The "Pillars' of Our Platform
Systems Theory
To implement change, we believe we cannot just focus on what is within or even what is just outside a person. Rather, it is the focus on the process that happens both on the inside and the outside. It is both within and between. Systems theory does not pathologize, but examines how the body interacts and is affected by its environment. With people, this means a focus on relationships, on interaction and communication that affects meaning-making, body process and overall health.
Attachment Theory
This tried and true perspective confirms that we grow and develop because of the people who care for us, from birth and beyond. Our emotional bonds with others inform our understanding of safety and danger, trust and belonging in order to navigate our environment. When disconnected or isolated from relationships, we experience a range of impacts - from a loss of purpose or motivation, to mental health concerns like anxiety and depression. Strengthening emotional bonds and learning how relationships work is critical to thriving as a community and tending to the needs of the world around us.

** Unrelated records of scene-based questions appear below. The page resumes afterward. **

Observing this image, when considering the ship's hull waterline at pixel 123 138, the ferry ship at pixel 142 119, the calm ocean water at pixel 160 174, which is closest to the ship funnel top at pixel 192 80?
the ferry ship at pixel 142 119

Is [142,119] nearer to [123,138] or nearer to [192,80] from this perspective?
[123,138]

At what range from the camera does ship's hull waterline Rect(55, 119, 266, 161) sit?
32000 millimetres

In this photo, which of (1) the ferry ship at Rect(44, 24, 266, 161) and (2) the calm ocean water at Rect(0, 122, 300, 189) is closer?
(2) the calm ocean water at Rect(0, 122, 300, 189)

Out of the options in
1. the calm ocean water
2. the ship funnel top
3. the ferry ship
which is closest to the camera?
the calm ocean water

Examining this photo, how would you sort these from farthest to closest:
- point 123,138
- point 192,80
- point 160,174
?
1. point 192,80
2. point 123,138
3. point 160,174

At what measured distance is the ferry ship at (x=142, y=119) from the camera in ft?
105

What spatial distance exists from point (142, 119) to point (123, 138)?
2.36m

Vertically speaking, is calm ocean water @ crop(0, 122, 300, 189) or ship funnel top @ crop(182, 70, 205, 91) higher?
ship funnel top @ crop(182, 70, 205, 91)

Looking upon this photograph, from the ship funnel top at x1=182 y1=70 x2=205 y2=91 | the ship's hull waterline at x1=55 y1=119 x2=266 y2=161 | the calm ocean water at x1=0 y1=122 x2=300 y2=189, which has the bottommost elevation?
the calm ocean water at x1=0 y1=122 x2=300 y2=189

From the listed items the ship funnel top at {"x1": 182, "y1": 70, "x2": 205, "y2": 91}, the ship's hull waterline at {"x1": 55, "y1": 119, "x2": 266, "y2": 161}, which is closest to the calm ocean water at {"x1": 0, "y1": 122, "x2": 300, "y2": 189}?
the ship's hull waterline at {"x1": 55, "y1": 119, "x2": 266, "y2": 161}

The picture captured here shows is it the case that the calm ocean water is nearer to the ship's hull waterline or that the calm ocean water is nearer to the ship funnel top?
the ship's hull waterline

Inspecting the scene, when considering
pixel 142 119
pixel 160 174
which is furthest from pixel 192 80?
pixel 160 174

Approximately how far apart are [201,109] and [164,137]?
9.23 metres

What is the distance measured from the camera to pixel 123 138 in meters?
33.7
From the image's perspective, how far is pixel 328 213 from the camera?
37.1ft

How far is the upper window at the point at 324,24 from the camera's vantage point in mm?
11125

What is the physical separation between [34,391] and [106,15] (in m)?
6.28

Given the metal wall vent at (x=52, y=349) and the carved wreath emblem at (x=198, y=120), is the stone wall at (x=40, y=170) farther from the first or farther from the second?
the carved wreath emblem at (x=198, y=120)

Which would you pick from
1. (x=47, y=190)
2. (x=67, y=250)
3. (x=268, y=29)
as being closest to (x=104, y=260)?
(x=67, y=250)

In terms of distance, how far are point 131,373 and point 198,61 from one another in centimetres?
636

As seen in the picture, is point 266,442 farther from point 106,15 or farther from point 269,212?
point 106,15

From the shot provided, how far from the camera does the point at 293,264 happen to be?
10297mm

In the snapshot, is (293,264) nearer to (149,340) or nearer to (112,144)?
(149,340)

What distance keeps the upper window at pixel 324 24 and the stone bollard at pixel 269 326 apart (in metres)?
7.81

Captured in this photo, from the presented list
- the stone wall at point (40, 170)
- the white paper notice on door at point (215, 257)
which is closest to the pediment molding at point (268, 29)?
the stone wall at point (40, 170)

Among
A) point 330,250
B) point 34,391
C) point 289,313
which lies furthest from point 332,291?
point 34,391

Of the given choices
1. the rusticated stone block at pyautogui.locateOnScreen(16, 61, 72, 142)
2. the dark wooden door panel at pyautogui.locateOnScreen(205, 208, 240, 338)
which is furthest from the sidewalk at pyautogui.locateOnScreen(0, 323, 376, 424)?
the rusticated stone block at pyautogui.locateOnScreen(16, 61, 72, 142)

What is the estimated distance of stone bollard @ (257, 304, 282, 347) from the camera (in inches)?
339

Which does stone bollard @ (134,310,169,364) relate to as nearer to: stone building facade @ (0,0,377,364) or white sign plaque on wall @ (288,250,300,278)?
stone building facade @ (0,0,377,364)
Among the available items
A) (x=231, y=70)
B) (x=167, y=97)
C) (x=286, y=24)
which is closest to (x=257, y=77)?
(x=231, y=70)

Interpersonal Neurobiology
Our brain is a part of our body and understanding the process of the brain with the body and how that works in relationship is important for healing and growth. This comes critically into focus with communication as well as healing for trauma the body experiences from past events. In order to heal, thrive and achieve the sense of wholeness and balance for a human being, we cannot just engage in “talk therapy” but must integrate our conscious thoughts, reflections and dialogue (our cortical) with our subconscious (or subcortical) processes that involve the entire body. Interpersonal neurobiology is creating exciting developments in our understanding of the human person, greatly influencing our approach to mental and relational health. Every community should have access to these “cutting edge” approaches.
Community Psychology
To make sense of who you are and what you care about, you need connection to your context. Community psychology focuses on human beings at an ecological level, or personal and family relationship as well as larger socio-political structures. Traditional applied psychology tends to focus on individual thoughts, feelings, and behaviors. Most of us recognize that we need larger systems to go about our day, whether it be public transportation, attending a church or school, or paying taxes. These are all examples of how institutions shape public life, and therefore the lives of individuals and families. Community psychology moves us from beyond intervention at the individual, couple or even family level and moves us to promotion of mental and relational health at a community level, building resources and prevention that allows an entire community to grow and thrive.
Liberation Psychology
At the community level, we often discover dynamics of power and influence on the mental, relational and physical health of human beings. These dynamics are embedded into the larger socio-political, institutional and belief systems and structures we live in. Sometimes they are obvious and the focus of our efforts in change. Often, however, they lie outside of our awareness, leaving us suffering in oppression without understanding the source and behaving in predictable ways that hold these power structures in place. It is not uncommon in therapy or even in struggle to come into awareness of these oppressive dynamics and their affect on the community. We believe this critical consciousness is important at a community level to find a foundation and focal point to develop change and bring the entire community into health.